Она промолчала. (Естественно, ей не хотелось ставить под удар тысячи новых рабочих мест в Британии. – Ред.)
В заключение я выразил намерение обратиться в Совет по печати[86] с требованием принять меры к газете, допустившей чудовищное нарушение профессиональной этики.
– Совет и тем более палата общин не останутся равнодушными, узнав о безответственном, лишенном моральных соображений поведении инициаторов этого позорного инцидента, и, уверен, найдут способ положить конец бульварным публикациям такого сорта!
Дженни была потрясена. Как я и ожидал, мое контрнаступление застало ее врасплох.
Заметно нервничая, она поспешила перейти ко второму вопросу. И я не без злорадства отметил, что вся ее агрессивная самонадеянность куда-то улетучилась.
– Господин министр, меня также интересует кувшин для розовой воды, который вам подарили в Кумране…
Я с угрозой посмотрел на нее.
– Да? И что же именно вас интересует?
– Дело в том… – она на секунду замешкалась, но затем все-таки овладела собой. – Я видела его в прихожей вашего дома.
– Совершенно верно, – глазом не моргнув, подтвердил я. – Мы временно храним его у себя.
– Временно?
– Конечно. Не забывайте, это очень ценная вещь.
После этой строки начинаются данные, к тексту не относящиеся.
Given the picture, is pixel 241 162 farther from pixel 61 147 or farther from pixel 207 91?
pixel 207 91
– Но госпожа Хэкер уверяла меня, что это – копия!
Я весело рассмеялся.
– Ну, а вы как думали? Неужели мы будем каждому встречному сообщать, что это подлинник! А воры? Нет уж, пока мы не избавимся от него…
– Как… избавитесь? – растерянно спросила Дженни.
– Очень просто. Я собираюсь передать его в музей моего избирательного округа. Мы будем там в субботу. Оставить его дома я не имею права – собственность правительства, как вы не понимаете? – Я выдержал небольшую паузу и провел нокаутирующий удар. – Так что же именно вас интересует?